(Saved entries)
------------

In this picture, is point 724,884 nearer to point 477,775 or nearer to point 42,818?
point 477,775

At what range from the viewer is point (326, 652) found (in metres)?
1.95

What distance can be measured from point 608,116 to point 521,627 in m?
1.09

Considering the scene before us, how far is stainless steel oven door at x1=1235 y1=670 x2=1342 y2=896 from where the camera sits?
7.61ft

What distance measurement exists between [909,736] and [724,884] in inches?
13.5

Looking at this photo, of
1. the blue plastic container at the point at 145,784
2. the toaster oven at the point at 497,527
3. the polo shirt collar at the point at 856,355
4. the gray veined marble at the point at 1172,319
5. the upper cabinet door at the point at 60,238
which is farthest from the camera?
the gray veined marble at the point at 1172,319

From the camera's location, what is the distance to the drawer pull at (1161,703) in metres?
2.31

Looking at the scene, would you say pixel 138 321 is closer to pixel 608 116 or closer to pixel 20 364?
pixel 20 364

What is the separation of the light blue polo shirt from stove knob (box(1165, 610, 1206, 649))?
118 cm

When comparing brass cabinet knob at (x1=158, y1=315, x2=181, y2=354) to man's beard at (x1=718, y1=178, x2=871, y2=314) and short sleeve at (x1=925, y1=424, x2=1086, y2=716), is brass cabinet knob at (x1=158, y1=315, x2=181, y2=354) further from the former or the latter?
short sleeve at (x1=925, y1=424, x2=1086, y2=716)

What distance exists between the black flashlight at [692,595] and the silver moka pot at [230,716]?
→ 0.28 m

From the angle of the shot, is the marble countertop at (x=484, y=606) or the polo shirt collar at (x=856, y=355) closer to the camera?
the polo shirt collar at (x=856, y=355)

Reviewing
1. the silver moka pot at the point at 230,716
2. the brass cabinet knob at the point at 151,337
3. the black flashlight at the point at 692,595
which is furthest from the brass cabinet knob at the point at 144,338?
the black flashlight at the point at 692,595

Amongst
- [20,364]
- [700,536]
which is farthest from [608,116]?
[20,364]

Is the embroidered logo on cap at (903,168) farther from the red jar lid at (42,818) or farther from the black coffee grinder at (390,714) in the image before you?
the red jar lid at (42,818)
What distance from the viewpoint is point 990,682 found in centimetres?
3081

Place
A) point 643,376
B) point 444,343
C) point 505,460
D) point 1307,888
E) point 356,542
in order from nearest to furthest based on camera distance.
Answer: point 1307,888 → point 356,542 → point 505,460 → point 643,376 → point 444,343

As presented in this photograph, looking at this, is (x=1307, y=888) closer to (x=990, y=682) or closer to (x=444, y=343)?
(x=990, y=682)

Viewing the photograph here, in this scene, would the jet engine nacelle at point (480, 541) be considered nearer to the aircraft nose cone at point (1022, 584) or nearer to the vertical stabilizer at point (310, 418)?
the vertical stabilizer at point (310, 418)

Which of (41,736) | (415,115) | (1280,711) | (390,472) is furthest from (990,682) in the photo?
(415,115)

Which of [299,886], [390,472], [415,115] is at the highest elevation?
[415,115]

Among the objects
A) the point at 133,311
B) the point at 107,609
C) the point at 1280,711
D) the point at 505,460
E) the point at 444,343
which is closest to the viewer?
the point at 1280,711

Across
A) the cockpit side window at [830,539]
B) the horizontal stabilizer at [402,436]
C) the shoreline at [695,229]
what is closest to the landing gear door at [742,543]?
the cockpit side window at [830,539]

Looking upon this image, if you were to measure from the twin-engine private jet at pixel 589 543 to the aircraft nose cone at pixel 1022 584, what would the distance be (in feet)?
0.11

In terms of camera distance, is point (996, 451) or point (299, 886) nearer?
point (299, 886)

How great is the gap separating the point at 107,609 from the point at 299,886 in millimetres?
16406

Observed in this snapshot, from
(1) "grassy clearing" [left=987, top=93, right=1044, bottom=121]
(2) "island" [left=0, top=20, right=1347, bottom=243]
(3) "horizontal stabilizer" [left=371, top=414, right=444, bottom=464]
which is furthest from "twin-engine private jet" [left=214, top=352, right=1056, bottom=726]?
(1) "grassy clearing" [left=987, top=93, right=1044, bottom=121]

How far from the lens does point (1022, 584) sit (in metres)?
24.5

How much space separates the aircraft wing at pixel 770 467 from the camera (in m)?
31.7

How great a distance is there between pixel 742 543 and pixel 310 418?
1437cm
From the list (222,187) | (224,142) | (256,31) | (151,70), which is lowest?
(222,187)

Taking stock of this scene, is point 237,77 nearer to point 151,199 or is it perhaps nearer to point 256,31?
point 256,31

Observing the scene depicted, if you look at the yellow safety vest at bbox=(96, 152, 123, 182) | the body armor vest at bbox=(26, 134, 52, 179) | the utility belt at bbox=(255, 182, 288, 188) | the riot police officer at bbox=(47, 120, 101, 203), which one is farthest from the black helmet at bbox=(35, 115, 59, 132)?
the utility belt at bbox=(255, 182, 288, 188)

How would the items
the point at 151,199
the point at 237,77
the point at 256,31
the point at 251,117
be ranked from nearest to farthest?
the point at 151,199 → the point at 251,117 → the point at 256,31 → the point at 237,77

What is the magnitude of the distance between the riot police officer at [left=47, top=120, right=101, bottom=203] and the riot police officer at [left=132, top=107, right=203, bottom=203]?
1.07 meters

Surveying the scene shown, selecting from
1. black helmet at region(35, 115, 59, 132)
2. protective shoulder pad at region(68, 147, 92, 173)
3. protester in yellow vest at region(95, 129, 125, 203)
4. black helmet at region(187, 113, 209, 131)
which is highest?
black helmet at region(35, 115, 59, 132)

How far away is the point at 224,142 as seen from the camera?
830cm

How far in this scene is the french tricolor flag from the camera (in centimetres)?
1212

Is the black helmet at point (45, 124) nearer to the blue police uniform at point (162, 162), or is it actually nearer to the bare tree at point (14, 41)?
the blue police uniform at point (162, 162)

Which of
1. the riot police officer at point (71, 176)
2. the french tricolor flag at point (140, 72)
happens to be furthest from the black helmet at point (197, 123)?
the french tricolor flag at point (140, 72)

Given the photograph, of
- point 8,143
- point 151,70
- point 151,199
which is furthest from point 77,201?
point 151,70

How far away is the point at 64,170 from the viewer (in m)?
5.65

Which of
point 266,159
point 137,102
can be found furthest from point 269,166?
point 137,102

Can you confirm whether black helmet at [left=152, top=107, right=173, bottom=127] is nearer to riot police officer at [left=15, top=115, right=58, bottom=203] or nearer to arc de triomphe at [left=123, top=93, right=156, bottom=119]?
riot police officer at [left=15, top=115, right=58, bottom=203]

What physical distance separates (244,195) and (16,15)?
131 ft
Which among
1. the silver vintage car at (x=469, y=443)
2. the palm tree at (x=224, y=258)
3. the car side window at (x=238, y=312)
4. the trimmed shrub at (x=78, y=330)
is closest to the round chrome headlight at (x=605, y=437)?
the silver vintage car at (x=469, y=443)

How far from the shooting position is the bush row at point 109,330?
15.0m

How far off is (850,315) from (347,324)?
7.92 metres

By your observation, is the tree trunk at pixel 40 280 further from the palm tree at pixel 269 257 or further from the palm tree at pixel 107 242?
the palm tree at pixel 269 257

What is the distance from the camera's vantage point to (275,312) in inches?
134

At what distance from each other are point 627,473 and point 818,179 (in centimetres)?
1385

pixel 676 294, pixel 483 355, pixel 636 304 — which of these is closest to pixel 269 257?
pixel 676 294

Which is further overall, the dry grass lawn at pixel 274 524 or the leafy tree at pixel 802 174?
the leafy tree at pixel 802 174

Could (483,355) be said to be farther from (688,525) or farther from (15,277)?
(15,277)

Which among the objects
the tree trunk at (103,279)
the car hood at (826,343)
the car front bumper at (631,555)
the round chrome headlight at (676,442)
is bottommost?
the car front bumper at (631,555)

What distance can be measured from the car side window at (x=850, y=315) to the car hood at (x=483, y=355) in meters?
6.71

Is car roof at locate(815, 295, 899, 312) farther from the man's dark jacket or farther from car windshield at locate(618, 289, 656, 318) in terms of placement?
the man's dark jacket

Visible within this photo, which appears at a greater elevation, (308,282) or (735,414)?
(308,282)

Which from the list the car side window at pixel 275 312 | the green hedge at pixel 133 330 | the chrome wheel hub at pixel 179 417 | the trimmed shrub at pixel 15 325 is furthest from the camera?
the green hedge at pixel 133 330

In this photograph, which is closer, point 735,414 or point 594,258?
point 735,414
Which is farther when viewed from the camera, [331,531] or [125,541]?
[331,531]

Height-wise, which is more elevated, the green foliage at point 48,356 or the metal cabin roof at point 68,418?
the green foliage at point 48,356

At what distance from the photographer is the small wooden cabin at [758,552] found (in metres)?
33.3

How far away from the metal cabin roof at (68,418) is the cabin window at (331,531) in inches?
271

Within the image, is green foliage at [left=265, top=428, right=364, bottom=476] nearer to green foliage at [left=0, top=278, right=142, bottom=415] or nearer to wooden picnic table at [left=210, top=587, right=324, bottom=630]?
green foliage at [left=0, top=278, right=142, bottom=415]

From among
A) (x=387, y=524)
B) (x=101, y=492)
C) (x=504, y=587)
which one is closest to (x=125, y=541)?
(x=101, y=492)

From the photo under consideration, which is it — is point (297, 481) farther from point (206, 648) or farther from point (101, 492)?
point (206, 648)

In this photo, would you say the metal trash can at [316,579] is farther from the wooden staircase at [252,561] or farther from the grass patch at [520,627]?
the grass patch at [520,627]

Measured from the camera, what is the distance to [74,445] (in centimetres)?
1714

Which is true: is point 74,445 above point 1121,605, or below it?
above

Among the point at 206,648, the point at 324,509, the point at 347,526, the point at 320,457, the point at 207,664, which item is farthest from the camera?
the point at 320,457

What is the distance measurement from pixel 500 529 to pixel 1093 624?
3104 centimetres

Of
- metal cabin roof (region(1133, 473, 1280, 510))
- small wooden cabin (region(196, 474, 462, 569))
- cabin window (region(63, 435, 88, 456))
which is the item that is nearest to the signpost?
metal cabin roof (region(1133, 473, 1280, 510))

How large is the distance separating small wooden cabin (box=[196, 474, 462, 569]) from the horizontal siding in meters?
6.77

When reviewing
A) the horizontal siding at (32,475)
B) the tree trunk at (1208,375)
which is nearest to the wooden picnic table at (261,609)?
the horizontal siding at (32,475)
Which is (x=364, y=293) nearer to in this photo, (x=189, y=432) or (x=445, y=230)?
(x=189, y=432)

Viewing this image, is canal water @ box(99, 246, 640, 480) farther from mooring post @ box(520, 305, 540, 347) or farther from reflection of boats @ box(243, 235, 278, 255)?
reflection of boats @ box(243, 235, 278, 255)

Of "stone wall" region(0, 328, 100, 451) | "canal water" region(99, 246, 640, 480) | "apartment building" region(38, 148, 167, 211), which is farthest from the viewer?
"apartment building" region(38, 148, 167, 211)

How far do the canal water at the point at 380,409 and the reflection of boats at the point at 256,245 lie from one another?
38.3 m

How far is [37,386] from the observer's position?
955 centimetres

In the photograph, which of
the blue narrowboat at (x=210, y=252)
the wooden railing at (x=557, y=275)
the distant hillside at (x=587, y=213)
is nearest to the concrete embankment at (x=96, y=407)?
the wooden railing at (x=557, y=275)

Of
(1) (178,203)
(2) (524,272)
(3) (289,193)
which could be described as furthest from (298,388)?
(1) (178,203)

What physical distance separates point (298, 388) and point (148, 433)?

------------

Your instructions:
Quote, without any change, each line from the one that contains "How large is" through the end of the material.

Answer to this task:
How large is the distance separating small wooden cabin (box=[196, 474, 462, 569]) from the horizontal siding in meters?
6.77

When reviewing
A) the horizontal siding at (32,475)
B) the tree trunk at (1208,375)
which is nearest to the wooden picnic table at (261,609)?
the horizontal siding at (32,475)
Which is (x=364, y=293) nearer to in this photo, (x=189, y=432) or (x=445, y=230)?
(x=189, y=432)

Viewing this image, is canal water @ box(99, 246, 640, 480) farther from mooring post @ box(520, 305, 540, 347) or farther from reflection of boats @ box(243, 235, 278, 255)?
reflection of boats @ box(243, 235, 278, 255)

Of "stone wall" region(0, 328, 100, 451) | "canal water" region(99, 246, 640, 480) | "apartment building" region(38, 148, 167, 211), which is farthest from the viewer?
"apartment building" region(38, 148, 167, 211)

How far do the canal water at the point at 380,409 and the reflection of boats at the point at 256,245 lie from one another?
38.3 m

How far is [37,386] from the observer's position?
955 centimetres

In the photograph, which of
the blue narrowboat at (x=210, y=252)
the wooden railing at (x=557, y=275)
the distant hillside at (x=587, y=213)
is nearest to the concrete embankment at (x=96, y=407)?
the wooden railing at (x=557, y=275)

Of
(1) (178,203)
(2) (524,272)
(3) (289,193)
which could be described as furthest from (298,388)?
(1) (178,203)

What physical distance separates point (298, 388) and point (148, 433)?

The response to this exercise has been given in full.